Entonces, veo a un hombre que aparece en la cima de una duna. Es alto y musculoso, y lleva una especie de armadura ligera, que deja al descubierto sus piernas y brazos dorados. Lleva una enorme espada y un casco ornado, que sostiene bajo una de sus axilas. Parece transparente e insustancial para su voluminosa complexión. Puedo ver a través de su cuerpo: tal vez es un fantasma. La espada centellea bajo los rayos del sol, pero con un brillo apagado. El tipo se balancea allí de pie; no me ha visto. Apoya una mano en su ojo; parece que está hablando con el casco que lleva bajo el brazo. Medio camina, medio se tambalea; sumerge sus musculosas piernas en la arena. Parece que todavía no ha reparado en mí. Su pelo rubio se ha desteñido con el sol, y la piel de su cara, sus brazos y sus piernas está quemada. Arrastra la espada tras de sí y va dibujando un surco en la arena. Se detiene cuando llega a mis pies, mirando a lo lejos, balanceando su cuerpo. ¿Acaso ha venido para matarme con su enorme espada? Bueno, al menos, será rápido.
Sigue de pie, sin dejar de tambalearse, con los ojos clavados en la difusa lejanía. Juraría que está demasiado cerca de mí, demasiado cerca de mis pies; como si sus propios pies se hubiesen fusionado de alguna forma con los míos. Permanezco tumbado, esperando. Él lucha por mantenerse en pie, y extiende un brazo de pronto mientras intenta equilibrarse. El casco que lleva bajo el brazo se cae sobre la arena. El ornamento, una cabeza de lobo, profiere un grito.
Los ojos del guerrero se quedan en blanco. Se precipita sobre mí, y yo cierro los ojos, preparado para que me caiga encima.
No siento nada. Tampoco oigo nada. El guerrero no cae sobre la arena junto a mí, y cuando abro los ojos, no hay ni rastro del hombre o de su casco.
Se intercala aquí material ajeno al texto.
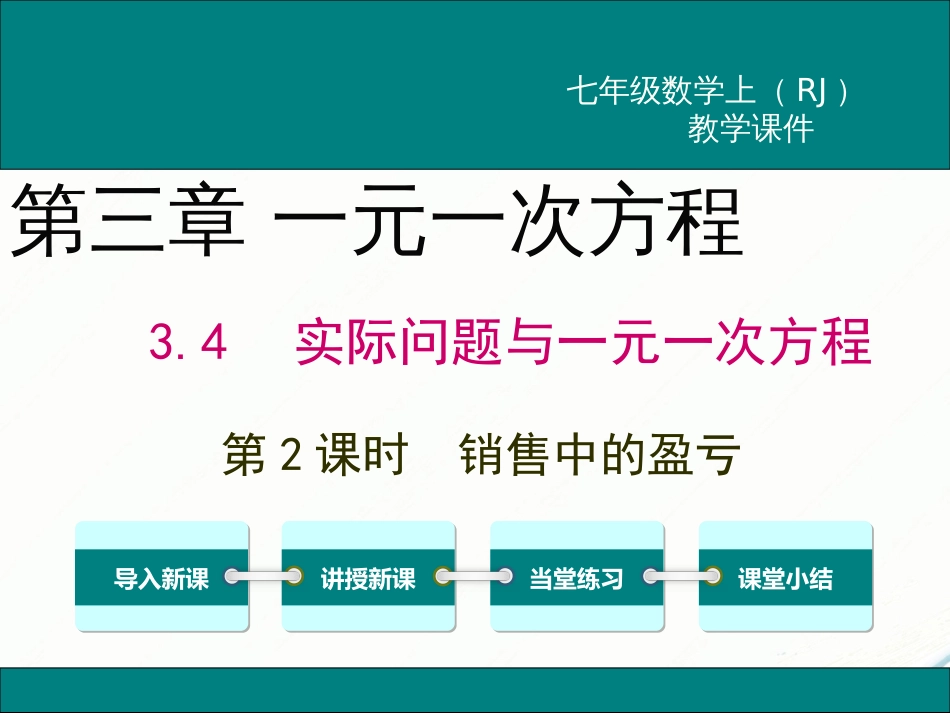 初中数学【7年级上】3.4 第2课时 销售中的盈亏_第1页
Vuelvo a mirar al cielo, a la doble espiral de aves que vuelan el círculo y presagian la muerte.
Utilicé mis últimas reservas de fuerza para desabrocharme el abrigo y la chaqueta, y dejar mi pecho al desnudo frente a la columna giratoria invisible del cielo. Me quedé tumbado con los brazos abiertos durante un rato; y dos de los pájaros se posaron sobre la arena, junto a mí. No me moví.
Uno de ellos me golpeó la mano con su afilado pico, y luego se apartó. Seguí tumbado, inmóvil, esperando.
Cuando se dispusieron a atacarme en los ojos, los agarré por el cuello. Su sangre era densa y salada, pero, para mí, aquel era el sabor de la vida.
Veo el puente. De entrada, estoy seguro de que se trata de una alucinación. Después pienso que puede ser un espejismo, algo parecido a un puente que se refleja en el aire y (para mis ojos resecos y obsesivos) va tomando su forma. Me acerco a él, a través del calor y de las dunas de arena. Llevo el pañuelo en la cabeza para protegerme del sol. El puente brilla a lo lejos, y forma una línea indefinida de cumbres.